Outboard on the starboard fantail, I entered into a surreal world. Instead of the paddlewheel being cleanly gone as it was in my dream times, it was a mangled mess of wood and steel. The metal deck outboard the desecrated paddlewheel lay covered with a three-foot layer of yellow-clay earth from the Indiana shore. With trunks thicker than a rouster’s forearms, several willow trees stood straight and tall as though they had rooted and matured there.

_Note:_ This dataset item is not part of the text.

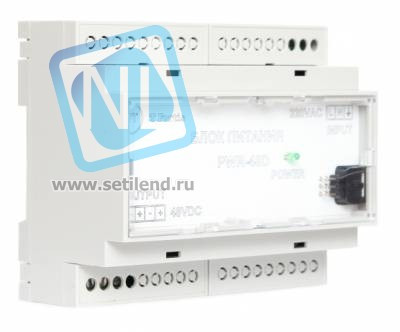 Блок питания TFortis PWR-48D для коммутатора SWD-1 с креплением на DIN-рейку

As I turned and reentered the engineer’s realm, in an unsolicited reaction to the frustration and anger over what had just happened, I tossed my flashlight as hard as I could. The hard plastic case filled with three heavy batteries scudded along the neatly painted deck until I heard someone scream, “AWWW-CH!” The light came to rest and spun round and round after striking Watchman Ernest Johnson on his shinbone. While “Cap’n” Johnson was hopping and howling in pain, he let out another “OUCH!” as Fireman Ed Smith’s flashlight struck him on his other shin.

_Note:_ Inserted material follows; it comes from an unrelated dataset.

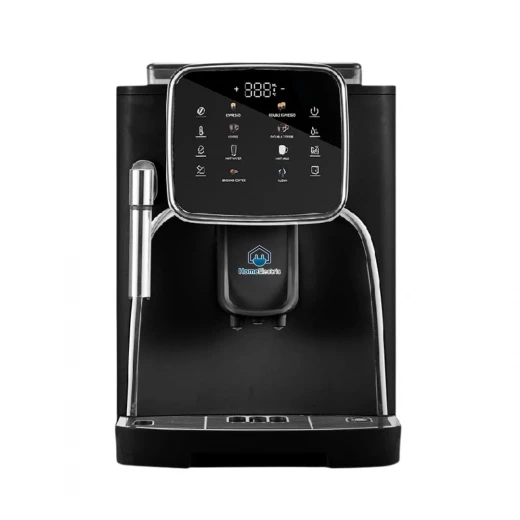 EM-5031 Automatic Espresso Coffee Machine 19 Bar 1200W Power with Integrated Grinder, Black Finish, Enjoy Freshly Brewed Coffee at Home, 1 Year Warranty EM-5031 Automatic Espresso Coffee Machine 19 Bar 1200W Power with Integrated Grinder, Black Finish, Enjoy Freshly Brewed Coffee at Home, 1 Year Warranty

Amazingly, Captain Wagner remained professionally composed after I knocked on his door at 2:30 a.m. and broke the dreadful news. The first words out of Cap’s mouth were: “Did you drop the anchor?” I hadn’t — yet. Thankfully, the stern was tightly grounded, and, best of all, no one was hurt.

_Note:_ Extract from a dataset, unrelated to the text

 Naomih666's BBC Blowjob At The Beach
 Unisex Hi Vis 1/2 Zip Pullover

The next morning, the towboat EUGENIA P. JONES came alongside and towed the disabled DELTA QUEEN to the Tell City, Indiana waterfront. Ahead lay one of the most momentous achievements in DELTA QUEEN history.

Captain Don Sanders is a river man. He has been a riverboat captain with the Delta Queen Steamboat Company and with Rising Star Casino. He learned to fly an airplane before he learned to drive a “machine” and became a captain in the USAF. He is an adventurer, a historian, and a storyteller. Now, he is a columnist for the NKyTribune and will share his stories of growing up in Covington and his stories of the river. Hang on for the ride — the river never looked so good.


Related Posts

9 Comments

  1. Ronald Sutton says:

    Great Narrative! I can remember as a ‘boy wonder,’ ‘School Boy,’ Having advice ignored, etc. Once when I was laughing at the Wyandotte Old Timers vainly trying to start a Turbo-Generator, I did get noticed, ‘If you’re so damn smart, what Is the Problem?’ I showed them, we fixed it, and the generator took off.

  2. Mike Washenko says:

    Finally the truth comes out. Another great read.

  3. Kevin Goster says:

    “I told you to watch out for that snag!” Another wonderful story about life on the Inland Rivers from Captain Don Sanders who was there when it happened to the iconic National Historic Landmark steamboat Delta Queen.

  4. Everett Dameron says:

    To be continued?? Don’t forget to mention the Clyde’s “stop” at Tell City and the angel who helped repair her “wheel”, (pulley)! Great story as usual Cap.

  5. Gabriel Chengery says:

    Capt Gabe “I always enjoyed the seven or eight Kentucky Lake trips during the summer months. One season though made me very happy . I have always been an upper Ohio River fan and for nine weeks the DQ ran alternate seven day trips: One week to Pittsburgh, one week to Kentucky Lake. That was a total of five Pittsburgh trips and four to Kentucky Lake!”

    • Cap'n Don says:

      Thanks for coming in, Captain Gabe, then Purser when all this went down. I’m surprised you didn’t get into your work duds and climb into the paddlewheel with us.

  6. Cornelia Reade-Hale says:

    Oh my! Another awesome tale brought to light. I remember hearing my dad talk about the disaster but never all the details. I feel like I’m right there sharing that dread as you’re loping toward the stern. My dad as the ‘kid’ at 63 had some of that same ‘ ignore the kid’ moments but none this drastic. I can’t wait for ‘”the rest of the story” as Paul Harvey would say .

  7. Connie Bays says:

    I’ve heard about this event but this is the first I’ve seen a picture of the wheel. That was horrible! I hope you gave him a bid “I told you so!” Another great story! Thank you, and keep them coming!

  8. Jo Ann Schoen says:

    As a kid growing up on the Ohio River, listening for the DELTA QUEEN to blow for Dam 43 – down on Sunday and back on Thursday. That must have been those weekly Kentucky Lake trips. She made the best waves to jump!